Troy Percival looked good in the game last night, but the Twins came real close to getting 2 hits off of him in the 9th inning.

Alex Ochoa (the RF) and Garret Anderson (the LF) each made very nice diving catches to prevent singles (at least).

Ochoa was in as a defensive replacement for Salmon.

I bet that a defensive replacement making a great defensive play must make a manager feel like an absolute genius.

At this point Percival looks a lot more hittable than Rodriguez.

Eric Milton looked great last night.

That is two awesome starts in a row, so he is definitely back 100% from the injury.

If we make it to a game 7, I feel fairly confident having him on the mound.

Of course, he would be facing Jarrod Washburn in that game 7.

Washburn was also pretty awesome last night.

He struck out 7, didn't walk a single person and gave up only 1 extra-base hit (the game tying double to Jones).

Anaheim pinch runner Chone Figgins has got to have the worst speed-to-base running instincts ratio in the entire history of organized baseball.

He should have scored on the Eckstein line drive that Rivas almost caught.

And if he wasn't going to score on that play, he shouldn't have been in a position to be doubled off.

Either a) score on the play and have the possibility of making a double play if Rivas holds onto the ball or b) don't score on the play and do not be in a position to be doubled off if Rivas holds on.

Of course, Chone chose c) which was find a spot that is an equal distance between 2nd and 3rd, stand there for several seconds and then jog casually into the third base.

Oh, I almost forgot...

If you are going to bring Mike Jackson into the game to face 1 right-handed batter, make it Troy Glaus!

Glaus' splits against lefties and righties:

vs lefties - .298/.389/.534

vs righties - .230/.337/.422

Gardy wasted 3 pitchers in the 7th so that he could get Romero and Santana to each face lefty batters and Jackson to face a righty batter.

Okay fine.

And then in the 8th he lets Romero face a right handed batter that absolutely demolishes lefties and struggles against righties.

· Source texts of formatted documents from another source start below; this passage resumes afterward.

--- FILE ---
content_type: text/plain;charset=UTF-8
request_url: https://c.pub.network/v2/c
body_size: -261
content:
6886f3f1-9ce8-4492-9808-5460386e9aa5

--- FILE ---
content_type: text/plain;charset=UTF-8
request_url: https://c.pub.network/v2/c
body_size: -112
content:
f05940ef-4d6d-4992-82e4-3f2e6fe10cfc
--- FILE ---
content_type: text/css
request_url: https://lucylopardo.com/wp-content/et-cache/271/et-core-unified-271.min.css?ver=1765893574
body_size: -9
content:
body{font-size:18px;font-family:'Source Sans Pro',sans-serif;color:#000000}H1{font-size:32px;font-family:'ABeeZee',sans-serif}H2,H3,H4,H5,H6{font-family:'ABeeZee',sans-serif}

There is something not quite right with that logic.

And yes, I am still bitter about the home run.

My mom has been watching a lot of this series and last night she made he first big baseball comment to me about the Angels:

Mom: "Their first baseman is a really good player isn't he?"

So my mom watched the Angels play 3 times in a week and the main thing she noticed (or thought she noticed) was that Scott Spiezio is a really good player.

I think maybe the soul patch with the red hair coloring threw her off or something.

If I never hear about Doug Mientkiewicz and Alex Rodriguez going to high school together again, I will be a happy man.

That tidbit of info has been official run into the ground.

Torii Hunter made a hell of a catch on that ball Salmon hit in the first inning.

It looked an awful lot like the one he made in the All-Star Game off of Superman.

And Jacque Jones made an almost equally great catch in the left field corner on Garret Anderson's drive in the 3rd inning.

Anderson came about 10 combined feet short of hitting 4 homers last night.

And finally...

The line of the night didn't come from Thom Brennaman or Steve Lyons.

It came from my cousin Amy.

She likes to mimic people's voices and apparently one of her favorite ones to do is my voice.

So after a little while I said to her (jokingly), "One day someone is gonna beat you up," and I made a fist.

She looked at me for a minute and said, "You have fat fingers."

Game 4 tonight.

Radke vs. Lackey.

This is the game the Twins have got to win.